心寶見阿初看着看着書就突然看向了自己,一呆之後,又立刻笑顏如花。
好吧,薄寒初覺得他更口渴了。
心寶基本上是沒什麼事做的,她就負責花癡。
薄寒初又努力的看了一會兒,實在被她直勾勾的視線弄得看不進去了,於是把書合上,站了起來。
心寶愣了愣,“要走了嗎?”
“嗯,餓了。你吃飯了嗎?”薄寒初居高臨下的看着她,深邃的眼眸像是一汪深海。
心寶的心臟撲通撲通直跳,幾乎是一下子從座位上竄了起來,撲到薄寒初的懷裡,頭搖的跟撥浪鼓似的,“沒有沒有,我好餓。”
嗯,她雖然剛剛和鴿子吃了火鍋,點了六盤肉,可還是好餓。
薄寒初已經聞到她身上的火鍋味了,但是看着她晶亮的星眸,沒說什麼,一手拎着她買來的大包小裹,一手握着她的手腕往出走。

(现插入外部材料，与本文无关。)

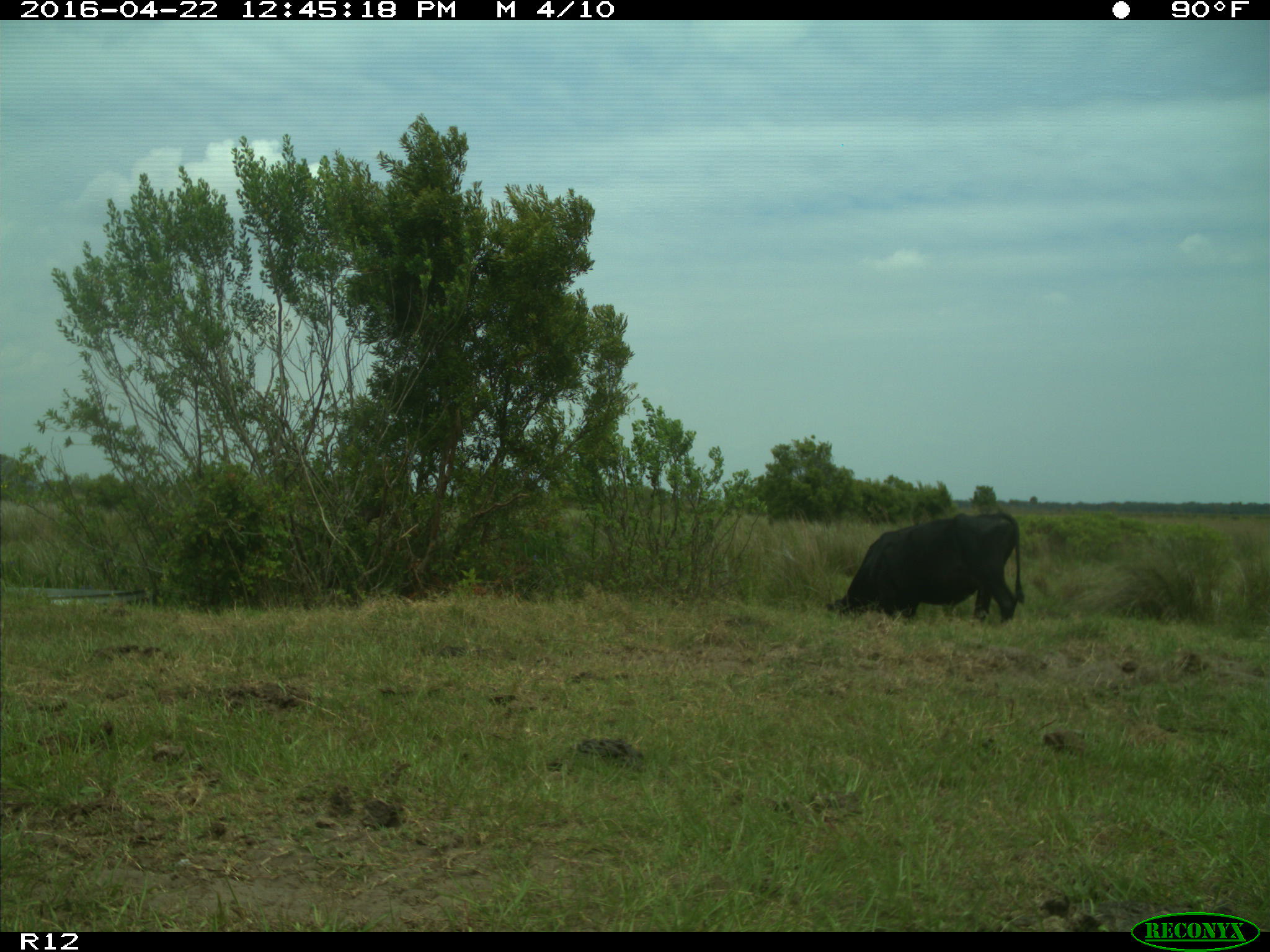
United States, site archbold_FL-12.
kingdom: Animalia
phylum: Chordata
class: Mammalia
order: Artiodactyla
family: Bovidae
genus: Bos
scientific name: Bos taurus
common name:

心寶瞪了自己的手腕半晌,想了想,還是把自己的手往下竄了竄,準確無誤的落在他溫熱的掌心裡。
這回才心滿意足的笑了。
薄寒初不着痕跡的緊了緊她柔軟的小手,薄脣輕勾。
從圖書館出來後,外面的陽光燦爛無比。
心寶深吸一口氣,眼珠一轉,去逗身旁沉默的大男孩兒,“阿初,你看那晴空萬里,看那樹影婆娑,看那人語笑鬧,看那……”
她有點兒瞎掰不出來了。
薄寒初也不打斷她,似乎只有在她面前,他總是有十足的耐心去聽她的前言不搭後語。
心寶咳了一聲,掩飾自己的尷尬,“此情此景,難道你不想……”
“不想。”阿初淡淡的說。
“不想什麼?”心寶眨了眨眼。
“不想賦詩一首,”薄寒初看了看她,繼續道,“我是理科生。”
心寶噗嗤就樂了。
阿初講的冷笑話向來都是這麼好笑。
“我纔沒有讓你賦詩一首呢,我是想說,此情此景,難道你不想給你的小青梅一個吻麼?”
“你是說心慈?”薄寒初故意皺眉道。
心寶臉上的笑容僵了一下,然後又嘿嘿笑着提醒他,“不是,是你最最可愛最最萌最最喜歡你的那個小青梅。”
她怕阿初仍然執意的蓋歪樓,用閒着的那隻手指了指自己的鼻尖。
模樣認真的可愛。
薄寒初因爲她的那句“最最喜歡你”而心裡柔軟的一發不可收拾。
雖然這是她常常掛在嘴邊的話,但是每每聽到的時候,都會覺得整個身心都像是被浸泡在溫暖的陽光中,穿透了他內心的黑暗。
薄寒初挑眉瞅着她。
心寶停下腳步,踮起腳尖湊近他,兩張脣只差幾釐米的時候,柏寒出突然道,“誰說我想吻你來着?”
心寶,“……”
煽情不行,她還有絕招。
往地上一蹲,死死的拽着他的手,仰頭看着他,一副潑皮耍賴的樣子,“你親不親,親不親呀,不親我就不起來了,我還能往地上躺哦,丟的可是你的人。”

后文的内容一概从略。